### Records supplied

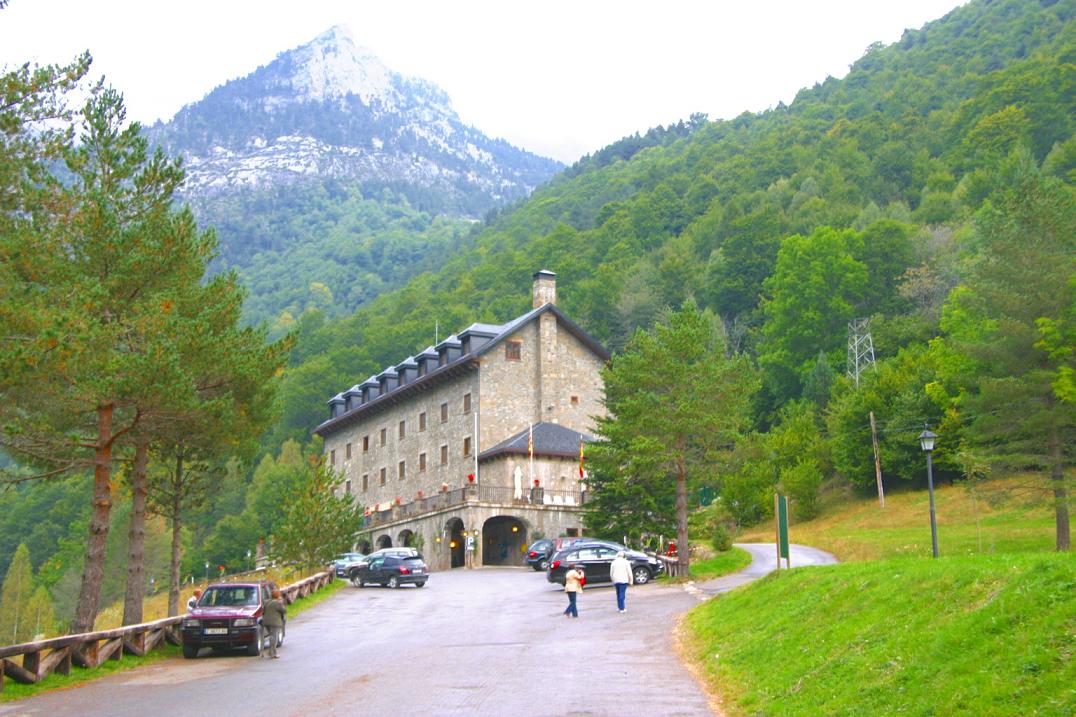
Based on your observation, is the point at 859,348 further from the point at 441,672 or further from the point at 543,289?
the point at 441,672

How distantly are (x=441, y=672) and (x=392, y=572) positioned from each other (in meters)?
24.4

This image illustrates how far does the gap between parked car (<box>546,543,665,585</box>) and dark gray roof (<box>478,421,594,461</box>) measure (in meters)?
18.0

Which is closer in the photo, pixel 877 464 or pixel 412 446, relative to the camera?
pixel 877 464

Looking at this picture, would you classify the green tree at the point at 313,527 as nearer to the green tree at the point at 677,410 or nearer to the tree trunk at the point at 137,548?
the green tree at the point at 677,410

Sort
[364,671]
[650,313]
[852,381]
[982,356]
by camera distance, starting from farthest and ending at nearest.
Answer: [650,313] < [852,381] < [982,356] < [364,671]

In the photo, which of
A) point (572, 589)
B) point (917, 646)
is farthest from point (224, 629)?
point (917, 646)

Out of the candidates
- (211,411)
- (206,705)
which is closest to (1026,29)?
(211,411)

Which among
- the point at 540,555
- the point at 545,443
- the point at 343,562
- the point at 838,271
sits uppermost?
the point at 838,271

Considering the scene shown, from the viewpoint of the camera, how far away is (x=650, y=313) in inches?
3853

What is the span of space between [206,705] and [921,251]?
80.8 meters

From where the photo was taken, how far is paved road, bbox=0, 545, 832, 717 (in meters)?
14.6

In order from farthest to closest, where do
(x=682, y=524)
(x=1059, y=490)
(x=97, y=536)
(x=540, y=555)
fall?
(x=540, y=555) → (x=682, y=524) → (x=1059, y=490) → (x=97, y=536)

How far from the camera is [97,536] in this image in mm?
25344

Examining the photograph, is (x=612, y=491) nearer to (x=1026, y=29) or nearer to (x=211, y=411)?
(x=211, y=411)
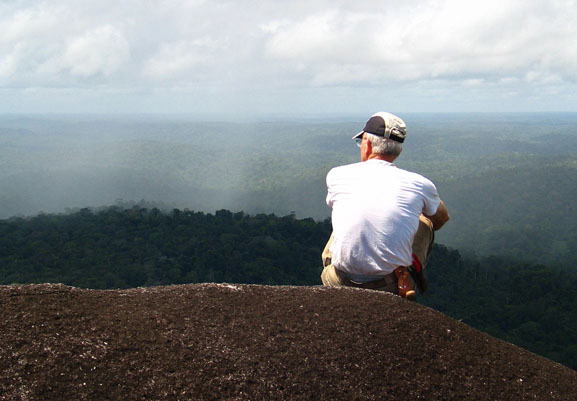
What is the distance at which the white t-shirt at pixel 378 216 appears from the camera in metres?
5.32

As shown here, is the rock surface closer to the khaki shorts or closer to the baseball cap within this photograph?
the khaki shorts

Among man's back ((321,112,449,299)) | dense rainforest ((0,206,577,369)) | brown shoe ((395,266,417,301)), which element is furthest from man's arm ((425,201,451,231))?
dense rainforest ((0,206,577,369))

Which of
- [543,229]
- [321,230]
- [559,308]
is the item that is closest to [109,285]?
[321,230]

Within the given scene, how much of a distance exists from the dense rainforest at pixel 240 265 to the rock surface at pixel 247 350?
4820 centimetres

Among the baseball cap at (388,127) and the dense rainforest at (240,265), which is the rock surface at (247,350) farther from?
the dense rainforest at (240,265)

######

Your task: Reproduce every record above exactly, but leave out the pictures.

Answer to this problem:
Based on your observation, is the point at 859,348 further from the point at 441,672 or further from the point at 543,289?
the point at 441,672

How distantly are (x=441, y=672) and (x=392, y=572) positioned from each other (in meters)?
24.4

This image illustrates how far does the gap between parked car (<box>546,543,665,585</box>) and dark gray roof (<box>478,421,594,461</box>) measure (in meters)?
18.0

Which is closer in the photo, pixel 877 464 or pixel 412 446, relative to the camera?
pixel 877 464

Looking at this picture, would you classify the green tree at the point at 313,527 as nearer to the green tree at the point at 677,410 or nearer to the tree trunk at the point at 137,548?
the green tree at the point at 677,410

Sort
[364,671]
[650,313]
[852,381]
[982,356]
by camera distance, starting from farthest and ending at nearest.
Answer: [650,313] < [852,381] < [982,356] < [364,671]

In the photo, which of
A) point (572, 589)
B) point (917, 646)
is farthest from point (224, 629)?
point (917, 646)

Out of the candidates
- (211,411)
- (206,705)
which is closest to (1026,29)?
(211,411)

Which among
- the point at 540,555
- the point at 545,443
- the point at 343,562
- the point at 838,271
sits uppermost?
the point at 838,271

Considering the scene shown, from the viewpoint of the camera, how far away is (x=650, y=313) in inches?
3853

What is the span of space between [206,705] and [921,251]?
80.8 meters

From where the photo was taken, how far is paved road, bbox=0, 545, 832, 717 (in meters)?
14.6

In order from farthest to closest, where do
(x=682, y=524)
(x=1059, y=490)
(x=97, y=536)
(x=540, y=555)
fall?
(x=540, y=555) → (x=682, y=524) → (x=1059, y=490) → (x=97, y=536)

How far from the camera is [97,536] in this image in mm?
25344

Examining the photograph, is (x=612, y=491) nearer to (x=1026, y=29) or nearer to (x=211, y=411)?
(x=211, y=411)
What is the distance at which the white t-shirt at pixel 378 216 appears from the camera in metres?
5.32

As shown here, is the rock surface closer to the khaki shorts or closer to the baseball cap within this photograph?
the khaki shorts

Among man's back ((321,112,449,299)) | dense rainforest ((0,206,577,369)) | brown shoe ((395,266,417,301)), which element is furthest from man's arm ((425,201,451,231))?
dense rainforest ((0,206,577,369))

Which of
- [543,229]
- [321,230]
- [559,308]
is the item that is closest to [109,285]?
[321,230]

Within the given scene, how much of a distance exists from the dense rainforest at pixel 240 265 to the rock surface at pixel 247 350?
4820 centimetres

Among the baseball cap at (388,127) and the dense rainforest at (240,265), which is the rock surface at (247,350) farther from?
the dense rainforest at (240,265)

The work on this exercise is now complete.